5th January 2012, 04:21 PM
Poultry farmers in the country are crying foul at what they termed the virtual neglect of players in the industry.

According to the Central Regional Best Farmer for 2006, Mr Oteng Asamoah, the government has removed subsidies meant for the sector, a situation he said was making it difficult for the farmers to continue with the trade.

Speaking in an interview with the Daily Graphic, he enumerated a number of challenges that the farmers faced and asked the government to show more commitment towards the sector.

Mr Asamoah said drugs for the birds, which were purchased from the Veterinary Department (VET) under the Ministry of Food and Agriculture (MOFA), were now being imported by private business people and were being sold at commercial prices.

“We used to go to the VET to buy these drugs for the birds at subsidized prices but this is no more”, he said.
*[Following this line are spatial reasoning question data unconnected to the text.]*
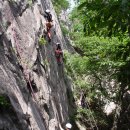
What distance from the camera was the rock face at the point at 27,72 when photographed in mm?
9141

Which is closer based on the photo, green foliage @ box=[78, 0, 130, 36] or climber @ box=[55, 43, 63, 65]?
green foliage @ box=[78, 0, 130, 36]

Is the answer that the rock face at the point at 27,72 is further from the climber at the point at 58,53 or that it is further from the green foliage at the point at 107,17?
A: the green foliage at the point at 107,17

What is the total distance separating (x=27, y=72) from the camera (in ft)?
42.7

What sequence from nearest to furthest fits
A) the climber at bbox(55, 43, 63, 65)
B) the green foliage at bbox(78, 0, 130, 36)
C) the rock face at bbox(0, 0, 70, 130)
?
1. the green foliage at bbox(78, 0, 130, 36)
2. the rock face at bbox(0, 0, 70, 130)
3. the climber at bbox(55, 43, 63, 65)

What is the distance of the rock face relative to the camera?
9141 mm

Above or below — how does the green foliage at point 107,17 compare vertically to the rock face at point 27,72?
above

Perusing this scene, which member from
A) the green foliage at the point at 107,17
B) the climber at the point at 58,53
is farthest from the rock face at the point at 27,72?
the green foliage at the point at 107,17

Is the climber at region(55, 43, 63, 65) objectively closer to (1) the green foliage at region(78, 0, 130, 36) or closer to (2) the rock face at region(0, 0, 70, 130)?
(2) the rock face at region(0, 0, 70, 130)

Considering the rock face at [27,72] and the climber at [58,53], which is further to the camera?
the climber at [58,53]

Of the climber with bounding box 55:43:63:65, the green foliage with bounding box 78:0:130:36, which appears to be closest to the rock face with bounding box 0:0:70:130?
the climber with bounding box 55:43:63:65

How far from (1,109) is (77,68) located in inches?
657

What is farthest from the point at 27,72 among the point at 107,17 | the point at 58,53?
the point at 107,17

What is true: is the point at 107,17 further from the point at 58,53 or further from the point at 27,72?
the point at 58,53

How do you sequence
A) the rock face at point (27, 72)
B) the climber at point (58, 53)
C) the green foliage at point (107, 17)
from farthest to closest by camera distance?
1. the climber at point (58, 53)
2. the rock face at point (27, 72)
3. the green foliage at point (107, 17)
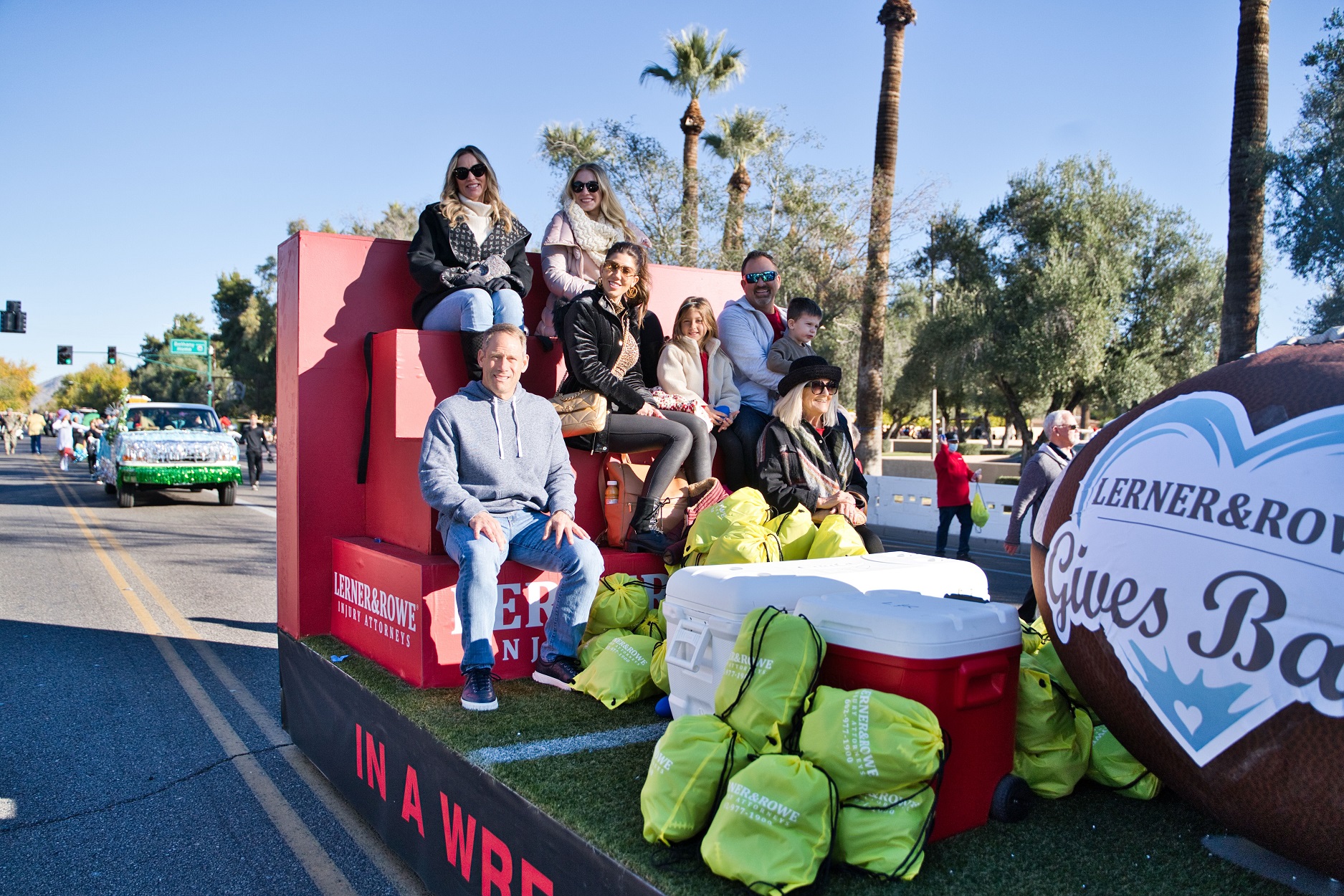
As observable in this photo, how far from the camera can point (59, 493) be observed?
21.1 metres

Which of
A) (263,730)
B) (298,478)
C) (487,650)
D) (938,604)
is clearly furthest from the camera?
(263,730)

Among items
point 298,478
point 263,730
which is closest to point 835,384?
point 298,478

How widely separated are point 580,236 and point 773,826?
368 centimetres

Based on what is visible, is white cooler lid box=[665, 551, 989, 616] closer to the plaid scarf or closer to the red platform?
the plaid scarf

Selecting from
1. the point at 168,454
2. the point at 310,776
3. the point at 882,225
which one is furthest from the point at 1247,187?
the point at 168,454

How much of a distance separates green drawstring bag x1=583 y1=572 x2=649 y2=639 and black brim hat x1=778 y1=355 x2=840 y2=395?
1.28 m

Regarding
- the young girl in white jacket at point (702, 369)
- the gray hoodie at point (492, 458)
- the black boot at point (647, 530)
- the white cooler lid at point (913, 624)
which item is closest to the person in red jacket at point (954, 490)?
the young girl in white jacket at point (702, 369)

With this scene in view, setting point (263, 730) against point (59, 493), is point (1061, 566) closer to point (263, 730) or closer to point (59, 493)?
point (263, 730)

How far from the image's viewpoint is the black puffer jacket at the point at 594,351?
15.2ft

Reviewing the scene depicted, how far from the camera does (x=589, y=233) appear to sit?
5.06 meters

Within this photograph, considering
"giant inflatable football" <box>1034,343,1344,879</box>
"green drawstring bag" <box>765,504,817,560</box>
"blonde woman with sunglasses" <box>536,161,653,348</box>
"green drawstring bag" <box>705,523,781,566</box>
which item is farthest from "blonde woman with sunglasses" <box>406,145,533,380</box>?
"giant inflatable football" <box>1034,343,1344,879</box>

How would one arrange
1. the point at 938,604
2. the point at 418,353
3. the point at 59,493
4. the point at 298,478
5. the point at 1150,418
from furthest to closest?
the point at 59,493
the point at 298,478
the point at 418,353
the point at 938,604
the point at 1150,418

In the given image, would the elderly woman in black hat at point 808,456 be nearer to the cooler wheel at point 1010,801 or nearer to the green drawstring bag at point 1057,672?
the green drawstring bag at point 1057,672

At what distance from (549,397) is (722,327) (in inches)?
45.3
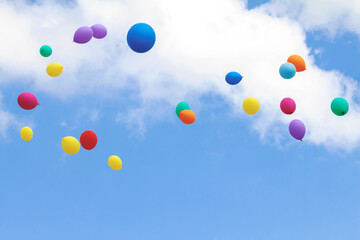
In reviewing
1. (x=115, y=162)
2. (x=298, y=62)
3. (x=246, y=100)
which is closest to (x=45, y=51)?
(x=115, y=162)

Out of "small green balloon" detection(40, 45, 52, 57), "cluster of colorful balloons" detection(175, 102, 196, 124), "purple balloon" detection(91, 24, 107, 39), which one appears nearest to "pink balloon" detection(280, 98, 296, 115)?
"cluster of colorful balloons" detection(175, 102, 196, 124)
Mr Asamaoh, who is the owner of Ottenberg Enterprise, said VET had also stopped offering extension services to poultry farmers.

“I was able to get a lot of technical advise on how to raise the birds and handle them from VET extension service personnel and that made me win the best farmer prize at Agona in 2005 and the Central Regional Best farmer in 2006”, he said.

He regretted that such technical services were no more; a situation which he said was having a serious impact on the work of poultry farmers across the country.

Mr Asamoah also raised the issue with the high cost of poultry feed for the birds, which he said, was uncompetitive.

“The poultry farmers are now buying maize on the market at prices same as the market women who use them for ‘kenkey’ among others”, he said.

To him, the high demand for the maize has affected the prices, which is highly unattractive to poultry farmers because “after we buy at such high prices, we are forced to pass on the cost to customers who buy our birds”.

Mr Asamoah said the bank purposely meant to support poultry farmers; the Agricultural Development Bank (ADB), has shied away from poultry farmers because the bank see the industry as too risky.

“Poultry farmers are not able to get soft loans from the bank anymore and that is also affecting us badly” he said.

He said competition from imported frozen birds was also a major factor that poultry farmers have to contend with.

Mr Asamoah said much as people cherished live birds for festivities, the cost drives them away and they resort to the imported products.

Asked whether the Ghanaian poultry farmer could supply enough to meet local demand, he replied in the affirmative, saying” if we have all the support from the government, we will feed the nation and even export”.

Mr Asamoah said many big players in the industry have all left and are now in real estate or road construction sectors.

He said those we employed as farmhands have been laid off and that is adding to the serious unemployment problem in the country.

Mr Asamoah asked the government to show greater commitment to the poultry industry to save it from total collapse.